▸ Task brief
Give again the part of the forum thread on saying "two thousand (and) one" starting with "# EN: two thousand" and going on through "après two thousand?". Change "Bonjour" to "Salut" in it.

# EN: two thousand (and) one



## Sese21

Bonjour,
Pourriez-vous me rappeler la règle quand on met two thousand AND one ou quand on ne met pas AND après two thousand?
Merci!


----------



## quinoa

Have a look here.


----------



## CélineK.

If you're speaking correctly, you never say "and" for a whole number.  "Two thousand one" is 2001, as outlined in quinoa's link.  AND is only used for decimals "Two thousand and three tenths" 2000.3  Some people, though, still do say "and" for whole numbers.  You wouldn't be misunderstood if you did.


----------



## geostan

CélineK. said:


> If you're speaking correctly, you never say "and" for a whole number.  "Two thousand one" is 2001, as outlined in quinoa's link.  AND is only used for decimals "Two thousand and three tenths" 2000.3  Some people, though, still do say "and" for whole numbers.  You wouldn't be misunderstood if you did.



I would in this case. Two thousand and one sounds perfectly fine to me.


----------



## radagasty

geostan said:


> I would in this case. Two thousand and one sounds perfectly fine to me.

▸ Data listing
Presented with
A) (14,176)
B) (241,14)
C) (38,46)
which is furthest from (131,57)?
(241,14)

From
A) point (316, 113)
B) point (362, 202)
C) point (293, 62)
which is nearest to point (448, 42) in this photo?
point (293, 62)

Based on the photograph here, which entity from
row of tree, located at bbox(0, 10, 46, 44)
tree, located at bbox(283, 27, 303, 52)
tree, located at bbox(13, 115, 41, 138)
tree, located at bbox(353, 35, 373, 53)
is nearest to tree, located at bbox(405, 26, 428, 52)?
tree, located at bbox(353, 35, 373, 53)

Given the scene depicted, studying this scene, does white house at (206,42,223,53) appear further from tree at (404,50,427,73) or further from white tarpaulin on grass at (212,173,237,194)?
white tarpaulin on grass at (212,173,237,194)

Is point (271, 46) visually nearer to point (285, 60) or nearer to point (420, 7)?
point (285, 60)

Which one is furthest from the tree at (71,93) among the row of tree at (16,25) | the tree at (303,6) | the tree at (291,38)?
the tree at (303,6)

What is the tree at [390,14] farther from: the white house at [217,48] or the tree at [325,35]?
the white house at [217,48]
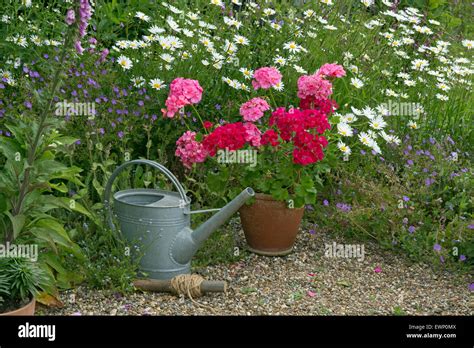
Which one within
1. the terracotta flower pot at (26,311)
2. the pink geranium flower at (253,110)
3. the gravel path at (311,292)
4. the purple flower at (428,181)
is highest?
the pink geranium flower at (253,110)

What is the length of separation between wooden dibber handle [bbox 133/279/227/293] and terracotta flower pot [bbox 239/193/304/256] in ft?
2.08

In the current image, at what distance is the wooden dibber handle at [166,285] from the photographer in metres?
3.82

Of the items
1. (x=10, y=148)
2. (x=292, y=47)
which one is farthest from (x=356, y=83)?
(x=10, y=148)

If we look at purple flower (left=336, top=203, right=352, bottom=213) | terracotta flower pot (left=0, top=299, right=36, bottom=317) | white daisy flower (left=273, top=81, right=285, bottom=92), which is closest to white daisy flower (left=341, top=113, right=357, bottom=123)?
white daisy flower (left=273, top=81, right=285, bottom=92)

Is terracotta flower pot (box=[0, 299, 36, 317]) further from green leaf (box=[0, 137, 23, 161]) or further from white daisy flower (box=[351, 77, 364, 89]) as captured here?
white daisy flower (box=[351, 77, 364, 89])

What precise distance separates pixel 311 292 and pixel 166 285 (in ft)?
2.63

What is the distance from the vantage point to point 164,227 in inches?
151

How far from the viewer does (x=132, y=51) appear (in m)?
5.39

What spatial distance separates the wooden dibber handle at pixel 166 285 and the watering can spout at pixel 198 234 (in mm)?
165

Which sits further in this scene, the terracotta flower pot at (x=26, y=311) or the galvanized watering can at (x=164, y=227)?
the galvanized watering can at (x=164, y=227)

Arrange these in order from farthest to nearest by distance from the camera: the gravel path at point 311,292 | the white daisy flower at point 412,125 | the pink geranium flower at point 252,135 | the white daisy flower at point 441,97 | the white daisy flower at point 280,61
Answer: the white daisy flower at point 441,97 < the white daisy flower at point 412,125 < the white daisy flower at point 280,61 < the pink geranium flower at point 252,135 < the gravel path at point 311,292

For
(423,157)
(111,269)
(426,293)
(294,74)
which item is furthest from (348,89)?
(111,269)

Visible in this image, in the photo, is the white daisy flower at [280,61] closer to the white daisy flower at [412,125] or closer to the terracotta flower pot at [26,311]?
the white daisy flower at [412,125]

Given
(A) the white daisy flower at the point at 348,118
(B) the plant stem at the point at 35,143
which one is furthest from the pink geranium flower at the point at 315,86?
(B) the plant stem at the point at 35,143
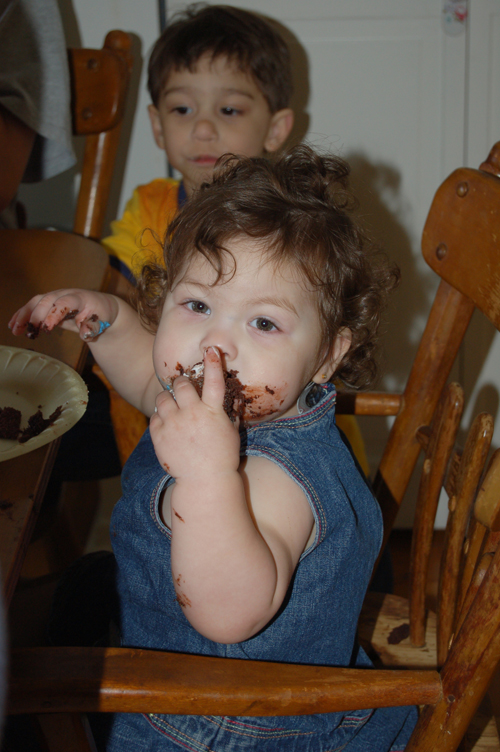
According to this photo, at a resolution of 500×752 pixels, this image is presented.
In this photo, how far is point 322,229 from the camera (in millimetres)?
759

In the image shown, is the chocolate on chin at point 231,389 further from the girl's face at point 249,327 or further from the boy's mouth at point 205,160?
the boy's mouth at point 205,160

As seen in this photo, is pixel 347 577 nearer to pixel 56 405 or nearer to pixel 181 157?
pixel 56 405

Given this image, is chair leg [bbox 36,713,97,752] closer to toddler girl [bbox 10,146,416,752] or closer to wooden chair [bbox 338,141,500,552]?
toddler girl [bbox 10,146,416,752]

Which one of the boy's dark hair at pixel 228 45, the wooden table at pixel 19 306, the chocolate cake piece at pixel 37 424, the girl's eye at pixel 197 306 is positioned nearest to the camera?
the wooden table at pixel 19 306

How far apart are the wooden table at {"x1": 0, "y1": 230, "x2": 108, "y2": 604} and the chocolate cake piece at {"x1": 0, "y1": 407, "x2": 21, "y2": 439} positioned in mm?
29

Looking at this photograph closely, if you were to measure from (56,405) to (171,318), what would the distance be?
162 mm

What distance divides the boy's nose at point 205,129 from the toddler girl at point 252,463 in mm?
671

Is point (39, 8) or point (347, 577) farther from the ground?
point (39, 8)

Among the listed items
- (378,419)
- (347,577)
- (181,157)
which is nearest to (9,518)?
(347,577)

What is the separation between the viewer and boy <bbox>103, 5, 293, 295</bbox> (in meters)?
1.44

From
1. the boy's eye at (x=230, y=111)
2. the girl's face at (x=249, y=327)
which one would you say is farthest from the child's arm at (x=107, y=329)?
the boy's eye at (x=230, y=111)

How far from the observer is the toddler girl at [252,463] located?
59cm

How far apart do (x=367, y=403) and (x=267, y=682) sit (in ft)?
1.73

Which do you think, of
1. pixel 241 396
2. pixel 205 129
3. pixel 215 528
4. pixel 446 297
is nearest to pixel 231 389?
pixel 241 396
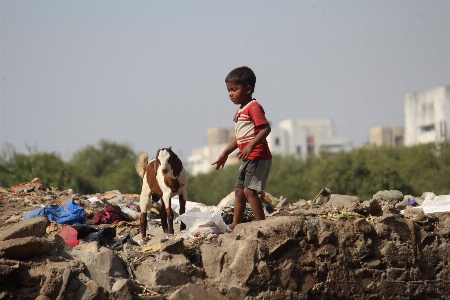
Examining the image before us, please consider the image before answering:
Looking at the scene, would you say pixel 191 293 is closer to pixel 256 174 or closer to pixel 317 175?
pixel 256 174

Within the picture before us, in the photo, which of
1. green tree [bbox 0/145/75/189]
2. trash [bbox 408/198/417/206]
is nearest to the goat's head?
trash [bbox 408/198/417/206]

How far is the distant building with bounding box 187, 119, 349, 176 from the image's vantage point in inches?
4230

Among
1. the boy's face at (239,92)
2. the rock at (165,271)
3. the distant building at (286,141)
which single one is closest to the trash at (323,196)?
the boy's face at (239,92)

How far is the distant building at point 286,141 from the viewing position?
107m

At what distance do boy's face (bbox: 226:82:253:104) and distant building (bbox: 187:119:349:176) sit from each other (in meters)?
93.9

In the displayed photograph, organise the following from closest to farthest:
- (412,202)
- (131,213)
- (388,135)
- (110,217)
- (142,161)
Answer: (142,161) < (110,217) < (412,202) < (131,213) < (388,135)

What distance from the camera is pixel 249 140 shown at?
8086mm

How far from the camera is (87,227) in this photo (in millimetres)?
8977

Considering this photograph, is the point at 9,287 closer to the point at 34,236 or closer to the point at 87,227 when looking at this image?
the point at 34,236

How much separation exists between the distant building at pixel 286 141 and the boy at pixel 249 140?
3696 inches

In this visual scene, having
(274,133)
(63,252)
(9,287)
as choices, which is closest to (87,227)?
(63,252)

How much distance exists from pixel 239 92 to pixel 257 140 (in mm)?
589

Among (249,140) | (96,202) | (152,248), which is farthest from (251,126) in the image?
(96,202)

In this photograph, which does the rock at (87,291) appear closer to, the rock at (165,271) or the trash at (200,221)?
the rock at (165,271)
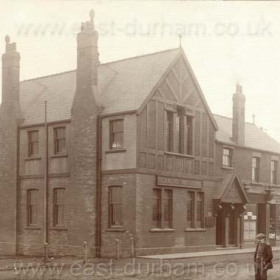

▸ Final answer
# EN: two thousand (and) one



## Sese21

Salut,
Pourriez-vous me rappeler la règle quand on met two thousand AND one ou quand on ne met pas AND après two thousand?